(Data for this task)
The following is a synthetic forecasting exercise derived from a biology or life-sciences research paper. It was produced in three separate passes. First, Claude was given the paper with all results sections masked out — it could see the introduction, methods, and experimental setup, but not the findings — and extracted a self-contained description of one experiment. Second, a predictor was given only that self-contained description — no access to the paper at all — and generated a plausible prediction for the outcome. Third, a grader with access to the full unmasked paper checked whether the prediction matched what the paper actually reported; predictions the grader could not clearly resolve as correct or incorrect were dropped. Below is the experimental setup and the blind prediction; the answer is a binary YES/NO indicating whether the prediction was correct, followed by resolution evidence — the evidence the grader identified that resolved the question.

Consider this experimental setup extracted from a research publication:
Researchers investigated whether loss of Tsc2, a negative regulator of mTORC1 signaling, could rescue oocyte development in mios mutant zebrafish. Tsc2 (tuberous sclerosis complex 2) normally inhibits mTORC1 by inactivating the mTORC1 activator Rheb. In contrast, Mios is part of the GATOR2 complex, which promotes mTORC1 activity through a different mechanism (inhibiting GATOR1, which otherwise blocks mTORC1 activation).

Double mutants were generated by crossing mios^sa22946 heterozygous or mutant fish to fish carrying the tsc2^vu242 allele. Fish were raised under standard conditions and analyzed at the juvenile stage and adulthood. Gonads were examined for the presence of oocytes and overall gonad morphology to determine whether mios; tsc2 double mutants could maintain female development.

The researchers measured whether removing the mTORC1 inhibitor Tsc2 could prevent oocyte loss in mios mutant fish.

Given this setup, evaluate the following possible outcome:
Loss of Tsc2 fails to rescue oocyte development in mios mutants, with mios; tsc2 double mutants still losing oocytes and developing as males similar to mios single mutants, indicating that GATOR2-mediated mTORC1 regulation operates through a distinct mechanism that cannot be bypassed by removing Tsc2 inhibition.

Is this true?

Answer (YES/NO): YES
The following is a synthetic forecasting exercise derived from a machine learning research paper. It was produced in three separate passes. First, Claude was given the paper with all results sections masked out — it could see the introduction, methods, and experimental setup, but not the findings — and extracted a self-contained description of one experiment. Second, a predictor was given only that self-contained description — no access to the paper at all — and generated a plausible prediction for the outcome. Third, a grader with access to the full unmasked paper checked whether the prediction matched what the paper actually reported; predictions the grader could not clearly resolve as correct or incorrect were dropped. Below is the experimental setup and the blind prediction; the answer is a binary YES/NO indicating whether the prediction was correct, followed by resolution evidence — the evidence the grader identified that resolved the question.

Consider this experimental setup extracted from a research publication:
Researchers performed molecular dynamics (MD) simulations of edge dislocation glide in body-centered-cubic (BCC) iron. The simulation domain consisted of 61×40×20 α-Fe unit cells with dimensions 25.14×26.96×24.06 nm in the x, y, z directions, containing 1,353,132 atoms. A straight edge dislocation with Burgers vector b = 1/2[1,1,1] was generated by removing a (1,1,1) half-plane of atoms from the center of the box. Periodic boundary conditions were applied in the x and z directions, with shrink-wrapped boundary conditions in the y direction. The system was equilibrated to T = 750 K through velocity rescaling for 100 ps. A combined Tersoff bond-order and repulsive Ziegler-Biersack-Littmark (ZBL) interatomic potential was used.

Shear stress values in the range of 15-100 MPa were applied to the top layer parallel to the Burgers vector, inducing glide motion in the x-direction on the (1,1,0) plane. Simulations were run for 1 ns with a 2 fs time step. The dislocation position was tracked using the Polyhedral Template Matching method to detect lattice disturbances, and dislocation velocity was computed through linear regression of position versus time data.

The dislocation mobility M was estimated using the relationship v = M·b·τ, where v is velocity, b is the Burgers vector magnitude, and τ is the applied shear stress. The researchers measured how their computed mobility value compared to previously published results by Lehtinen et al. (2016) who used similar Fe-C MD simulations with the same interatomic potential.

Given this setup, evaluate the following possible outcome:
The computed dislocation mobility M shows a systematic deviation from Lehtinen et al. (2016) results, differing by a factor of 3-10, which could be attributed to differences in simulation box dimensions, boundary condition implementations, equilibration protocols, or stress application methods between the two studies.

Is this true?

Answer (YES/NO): NO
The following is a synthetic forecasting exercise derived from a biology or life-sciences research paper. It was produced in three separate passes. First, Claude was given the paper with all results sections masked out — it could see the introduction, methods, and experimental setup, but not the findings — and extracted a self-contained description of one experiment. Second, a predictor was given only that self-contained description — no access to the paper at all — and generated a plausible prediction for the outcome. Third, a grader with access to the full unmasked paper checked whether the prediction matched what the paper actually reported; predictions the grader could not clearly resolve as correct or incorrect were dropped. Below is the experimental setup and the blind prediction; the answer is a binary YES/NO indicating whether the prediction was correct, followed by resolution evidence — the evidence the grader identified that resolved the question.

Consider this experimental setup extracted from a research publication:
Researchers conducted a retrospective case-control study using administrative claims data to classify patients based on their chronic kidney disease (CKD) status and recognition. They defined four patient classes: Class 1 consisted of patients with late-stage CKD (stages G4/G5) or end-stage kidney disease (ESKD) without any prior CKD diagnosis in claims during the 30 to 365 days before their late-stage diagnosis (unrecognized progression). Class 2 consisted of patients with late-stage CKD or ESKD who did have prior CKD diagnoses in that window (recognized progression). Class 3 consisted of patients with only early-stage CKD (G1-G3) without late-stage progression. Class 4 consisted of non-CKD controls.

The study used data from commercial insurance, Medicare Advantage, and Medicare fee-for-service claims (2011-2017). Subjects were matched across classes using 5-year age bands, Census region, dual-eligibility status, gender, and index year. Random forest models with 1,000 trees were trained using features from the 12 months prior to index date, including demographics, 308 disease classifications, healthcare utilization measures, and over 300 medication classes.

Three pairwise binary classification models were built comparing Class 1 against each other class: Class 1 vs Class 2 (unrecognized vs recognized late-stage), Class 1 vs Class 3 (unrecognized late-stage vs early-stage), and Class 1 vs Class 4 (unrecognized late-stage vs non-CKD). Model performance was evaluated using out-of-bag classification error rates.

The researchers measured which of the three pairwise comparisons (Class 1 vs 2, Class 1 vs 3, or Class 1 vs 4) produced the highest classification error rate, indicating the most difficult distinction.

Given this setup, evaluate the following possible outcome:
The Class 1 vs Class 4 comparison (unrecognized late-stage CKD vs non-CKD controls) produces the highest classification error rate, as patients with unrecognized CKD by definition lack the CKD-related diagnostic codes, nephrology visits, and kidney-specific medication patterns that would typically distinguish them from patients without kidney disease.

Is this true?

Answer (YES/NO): NO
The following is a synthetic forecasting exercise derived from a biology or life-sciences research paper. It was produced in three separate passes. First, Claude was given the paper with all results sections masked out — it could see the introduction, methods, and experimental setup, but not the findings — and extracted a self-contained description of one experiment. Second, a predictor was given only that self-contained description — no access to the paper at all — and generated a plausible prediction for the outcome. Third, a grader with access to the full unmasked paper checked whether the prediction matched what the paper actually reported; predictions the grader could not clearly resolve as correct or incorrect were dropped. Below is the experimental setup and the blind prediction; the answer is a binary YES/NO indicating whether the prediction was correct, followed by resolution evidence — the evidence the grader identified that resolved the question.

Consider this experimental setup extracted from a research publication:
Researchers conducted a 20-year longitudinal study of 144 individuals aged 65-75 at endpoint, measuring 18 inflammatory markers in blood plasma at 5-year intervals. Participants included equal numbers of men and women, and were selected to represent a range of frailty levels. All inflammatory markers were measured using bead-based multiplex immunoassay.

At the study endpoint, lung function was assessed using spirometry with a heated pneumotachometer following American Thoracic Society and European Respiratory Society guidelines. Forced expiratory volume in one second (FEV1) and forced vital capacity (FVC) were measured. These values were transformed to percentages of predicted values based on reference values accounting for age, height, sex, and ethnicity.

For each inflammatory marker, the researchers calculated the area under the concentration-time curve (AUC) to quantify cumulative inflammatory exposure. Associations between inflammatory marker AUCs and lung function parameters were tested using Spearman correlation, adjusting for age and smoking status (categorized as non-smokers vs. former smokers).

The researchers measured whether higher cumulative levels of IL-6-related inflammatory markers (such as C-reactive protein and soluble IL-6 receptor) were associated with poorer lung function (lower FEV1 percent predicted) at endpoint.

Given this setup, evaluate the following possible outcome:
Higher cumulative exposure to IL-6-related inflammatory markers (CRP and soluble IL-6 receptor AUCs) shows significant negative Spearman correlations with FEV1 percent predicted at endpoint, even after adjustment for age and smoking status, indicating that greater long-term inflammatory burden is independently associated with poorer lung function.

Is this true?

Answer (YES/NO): NO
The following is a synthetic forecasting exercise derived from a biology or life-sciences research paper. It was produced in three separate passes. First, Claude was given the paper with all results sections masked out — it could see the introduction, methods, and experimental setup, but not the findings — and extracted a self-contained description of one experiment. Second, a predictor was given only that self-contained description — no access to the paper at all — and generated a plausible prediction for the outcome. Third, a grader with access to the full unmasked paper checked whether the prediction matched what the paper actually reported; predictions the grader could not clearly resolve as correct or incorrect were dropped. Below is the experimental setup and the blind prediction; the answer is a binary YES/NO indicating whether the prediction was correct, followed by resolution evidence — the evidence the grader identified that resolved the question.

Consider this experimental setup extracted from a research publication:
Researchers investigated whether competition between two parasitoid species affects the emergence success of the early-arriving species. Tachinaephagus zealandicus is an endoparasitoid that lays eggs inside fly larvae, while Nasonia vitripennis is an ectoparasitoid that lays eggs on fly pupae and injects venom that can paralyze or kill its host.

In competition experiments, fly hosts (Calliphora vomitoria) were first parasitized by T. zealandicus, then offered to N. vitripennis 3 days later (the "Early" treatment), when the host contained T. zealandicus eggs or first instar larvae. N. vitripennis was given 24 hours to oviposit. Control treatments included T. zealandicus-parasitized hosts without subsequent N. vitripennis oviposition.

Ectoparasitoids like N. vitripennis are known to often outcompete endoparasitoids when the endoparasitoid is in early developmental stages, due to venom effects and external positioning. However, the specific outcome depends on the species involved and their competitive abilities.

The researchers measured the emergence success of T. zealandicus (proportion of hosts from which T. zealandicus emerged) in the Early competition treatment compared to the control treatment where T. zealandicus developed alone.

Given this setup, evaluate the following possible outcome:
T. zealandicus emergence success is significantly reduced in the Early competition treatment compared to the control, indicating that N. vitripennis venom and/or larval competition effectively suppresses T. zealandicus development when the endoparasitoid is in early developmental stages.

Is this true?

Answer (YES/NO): YES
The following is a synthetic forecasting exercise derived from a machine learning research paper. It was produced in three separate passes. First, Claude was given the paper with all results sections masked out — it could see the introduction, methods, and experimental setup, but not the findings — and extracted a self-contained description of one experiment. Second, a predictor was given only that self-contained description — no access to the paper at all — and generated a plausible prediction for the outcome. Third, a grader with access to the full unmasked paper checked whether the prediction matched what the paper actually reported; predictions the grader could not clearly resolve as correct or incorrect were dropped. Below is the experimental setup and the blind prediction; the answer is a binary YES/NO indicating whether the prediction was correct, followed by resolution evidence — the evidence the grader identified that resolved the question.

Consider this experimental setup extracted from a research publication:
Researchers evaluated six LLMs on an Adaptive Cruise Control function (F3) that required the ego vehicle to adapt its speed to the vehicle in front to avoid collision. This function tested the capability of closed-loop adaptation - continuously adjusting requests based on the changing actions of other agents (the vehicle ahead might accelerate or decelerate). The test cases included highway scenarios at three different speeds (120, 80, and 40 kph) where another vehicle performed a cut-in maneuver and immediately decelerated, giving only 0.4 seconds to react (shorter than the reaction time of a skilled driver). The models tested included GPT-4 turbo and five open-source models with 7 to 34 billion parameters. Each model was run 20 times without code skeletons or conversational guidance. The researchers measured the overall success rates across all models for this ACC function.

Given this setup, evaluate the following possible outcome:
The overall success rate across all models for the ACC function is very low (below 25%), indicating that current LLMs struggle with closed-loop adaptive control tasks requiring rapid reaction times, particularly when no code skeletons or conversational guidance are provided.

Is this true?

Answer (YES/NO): YES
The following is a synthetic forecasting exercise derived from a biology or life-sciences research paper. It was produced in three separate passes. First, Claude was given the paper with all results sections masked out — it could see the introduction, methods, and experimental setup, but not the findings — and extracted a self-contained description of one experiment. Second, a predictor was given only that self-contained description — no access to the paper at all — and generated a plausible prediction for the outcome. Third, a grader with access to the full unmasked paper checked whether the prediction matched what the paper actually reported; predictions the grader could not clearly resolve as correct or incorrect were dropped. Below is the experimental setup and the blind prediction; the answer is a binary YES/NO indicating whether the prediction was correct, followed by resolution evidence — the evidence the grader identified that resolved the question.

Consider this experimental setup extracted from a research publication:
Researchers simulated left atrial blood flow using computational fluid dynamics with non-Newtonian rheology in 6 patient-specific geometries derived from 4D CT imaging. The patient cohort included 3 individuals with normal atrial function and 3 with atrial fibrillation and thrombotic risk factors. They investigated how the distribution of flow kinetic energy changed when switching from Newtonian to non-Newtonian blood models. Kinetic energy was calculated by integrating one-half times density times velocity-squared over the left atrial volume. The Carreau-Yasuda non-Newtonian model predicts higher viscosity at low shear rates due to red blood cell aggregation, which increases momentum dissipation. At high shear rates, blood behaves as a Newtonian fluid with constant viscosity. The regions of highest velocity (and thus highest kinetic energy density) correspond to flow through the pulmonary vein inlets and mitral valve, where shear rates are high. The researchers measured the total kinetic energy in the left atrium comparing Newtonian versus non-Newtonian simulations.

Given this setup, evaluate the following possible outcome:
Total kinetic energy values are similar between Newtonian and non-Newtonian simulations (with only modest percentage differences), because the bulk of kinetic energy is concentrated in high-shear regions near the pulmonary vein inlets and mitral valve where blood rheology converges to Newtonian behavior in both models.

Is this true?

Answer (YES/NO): YES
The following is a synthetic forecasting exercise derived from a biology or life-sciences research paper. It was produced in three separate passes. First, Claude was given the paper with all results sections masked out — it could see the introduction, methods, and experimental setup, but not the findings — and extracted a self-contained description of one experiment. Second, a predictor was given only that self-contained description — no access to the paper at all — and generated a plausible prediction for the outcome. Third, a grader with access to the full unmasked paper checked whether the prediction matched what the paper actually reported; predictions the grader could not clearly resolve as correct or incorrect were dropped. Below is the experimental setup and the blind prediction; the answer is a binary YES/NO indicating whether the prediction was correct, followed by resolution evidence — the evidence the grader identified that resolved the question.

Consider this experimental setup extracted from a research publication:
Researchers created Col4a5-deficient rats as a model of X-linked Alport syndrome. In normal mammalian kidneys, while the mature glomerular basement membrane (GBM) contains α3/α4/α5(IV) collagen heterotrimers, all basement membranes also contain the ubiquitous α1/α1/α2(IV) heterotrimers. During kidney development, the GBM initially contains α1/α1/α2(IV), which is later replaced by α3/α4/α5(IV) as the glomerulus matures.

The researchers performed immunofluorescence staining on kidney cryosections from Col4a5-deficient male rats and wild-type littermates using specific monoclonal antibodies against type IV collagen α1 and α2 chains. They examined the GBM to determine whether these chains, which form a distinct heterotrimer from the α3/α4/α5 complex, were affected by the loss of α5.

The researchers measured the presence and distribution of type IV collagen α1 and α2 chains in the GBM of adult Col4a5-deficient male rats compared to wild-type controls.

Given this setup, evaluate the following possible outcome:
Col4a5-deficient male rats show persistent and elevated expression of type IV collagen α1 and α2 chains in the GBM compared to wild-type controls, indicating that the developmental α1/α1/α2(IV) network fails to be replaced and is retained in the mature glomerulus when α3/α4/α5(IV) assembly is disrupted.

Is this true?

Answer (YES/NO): YES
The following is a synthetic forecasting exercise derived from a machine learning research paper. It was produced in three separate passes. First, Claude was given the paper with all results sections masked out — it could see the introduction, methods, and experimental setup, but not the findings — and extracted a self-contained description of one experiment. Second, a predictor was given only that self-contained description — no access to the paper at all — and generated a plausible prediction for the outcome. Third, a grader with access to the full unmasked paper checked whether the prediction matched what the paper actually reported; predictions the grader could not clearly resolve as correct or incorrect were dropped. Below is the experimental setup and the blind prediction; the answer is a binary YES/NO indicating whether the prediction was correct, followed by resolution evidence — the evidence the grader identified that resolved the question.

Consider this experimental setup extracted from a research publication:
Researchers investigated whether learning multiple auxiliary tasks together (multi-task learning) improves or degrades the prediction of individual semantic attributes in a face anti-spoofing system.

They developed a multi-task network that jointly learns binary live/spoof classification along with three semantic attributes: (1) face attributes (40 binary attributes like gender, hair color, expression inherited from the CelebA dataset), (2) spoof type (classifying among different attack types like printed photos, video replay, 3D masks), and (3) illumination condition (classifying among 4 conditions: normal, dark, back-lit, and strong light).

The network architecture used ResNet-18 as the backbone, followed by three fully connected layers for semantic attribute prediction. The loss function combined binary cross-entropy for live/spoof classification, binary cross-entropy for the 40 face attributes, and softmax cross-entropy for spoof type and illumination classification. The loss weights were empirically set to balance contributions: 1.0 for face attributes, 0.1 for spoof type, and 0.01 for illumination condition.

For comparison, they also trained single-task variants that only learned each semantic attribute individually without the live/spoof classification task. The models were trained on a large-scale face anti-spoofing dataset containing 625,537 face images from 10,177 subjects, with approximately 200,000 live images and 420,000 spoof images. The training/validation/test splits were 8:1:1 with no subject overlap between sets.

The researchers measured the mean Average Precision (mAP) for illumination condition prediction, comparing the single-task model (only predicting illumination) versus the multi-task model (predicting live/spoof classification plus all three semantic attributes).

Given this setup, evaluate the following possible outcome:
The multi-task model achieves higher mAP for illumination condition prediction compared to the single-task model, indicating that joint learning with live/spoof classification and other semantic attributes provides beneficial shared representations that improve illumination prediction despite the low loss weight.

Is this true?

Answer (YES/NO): NO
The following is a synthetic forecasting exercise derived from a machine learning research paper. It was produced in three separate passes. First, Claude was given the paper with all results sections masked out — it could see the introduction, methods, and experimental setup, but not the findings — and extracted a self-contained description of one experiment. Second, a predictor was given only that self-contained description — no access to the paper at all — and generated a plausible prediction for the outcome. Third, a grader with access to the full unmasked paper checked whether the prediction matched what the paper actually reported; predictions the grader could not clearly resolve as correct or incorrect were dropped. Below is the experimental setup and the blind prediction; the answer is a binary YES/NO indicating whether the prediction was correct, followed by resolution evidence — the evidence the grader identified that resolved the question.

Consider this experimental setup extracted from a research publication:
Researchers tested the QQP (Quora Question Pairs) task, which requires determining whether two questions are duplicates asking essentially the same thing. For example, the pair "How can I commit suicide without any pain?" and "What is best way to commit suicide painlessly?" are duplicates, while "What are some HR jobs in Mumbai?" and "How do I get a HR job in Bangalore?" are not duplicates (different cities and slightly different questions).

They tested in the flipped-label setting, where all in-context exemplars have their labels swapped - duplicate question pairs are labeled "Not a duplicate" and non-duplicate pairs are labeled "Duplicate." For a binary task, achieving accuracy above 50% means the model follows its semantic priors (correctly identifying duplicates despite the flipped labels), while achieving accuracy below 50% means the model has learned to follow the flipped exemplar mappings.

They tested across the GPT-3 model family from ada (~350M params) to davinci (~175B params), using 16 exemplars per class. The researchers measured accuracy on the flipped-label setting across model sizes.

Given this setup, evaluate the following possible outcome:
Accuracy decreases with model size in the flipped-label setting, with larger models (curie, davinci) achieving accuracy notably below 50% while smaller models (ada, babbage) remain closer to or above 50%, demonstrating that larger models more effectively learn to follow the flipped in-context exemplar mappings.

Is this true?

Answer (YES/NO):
(End Data for this task)
**What to produce:** Only the lines above, from the first through the one holding "Researchers investigated whether loss", are to be output, and they must be copied exactly.

**Problem solution:**
The following is a synthetic forecasting exercise derived from a biology or life-sciences research paper. It was produced in three separate passes. First, Claude was given the paper with all results sections masked out — it could see the introduction, methods, and experimental setup, but not the findings — and extracted a self-contained description of one experiment. Second, a predictor was given only that self-contained description — no access to the paper at all — and generated a plausible prediction for the outcome. Third, a grader with access to the full unmasked paper checked whether the prediction matched what the paper actually reported; predictions the grader could not clearly resolve as correct or incorrect were dropped. Below is the experimental setup and the blind prediction; the answer is a binary YES/NO indicating whether the prediction was correct, followed by resolution evidence — the evidence the grader identified that resolved the question.

Consider this experimental setup extracted from a research publication:
Researchers investigated whether loss of Tsc2, a negative regulator of mTORC1 signaling, could rescue oocyte development in mios mutant zebrafish. Tsc2 (tuberous sclerosis complex 2) normally inhibits mTORC1 by inactivating the mTORC1 activator Rheb. In contrast, Mios is part of the GATOR2 complex, which promotes mTORC1 activity through a different mechanism (inhibiting GATOR1, which otherwise blocks mTORC1 activation).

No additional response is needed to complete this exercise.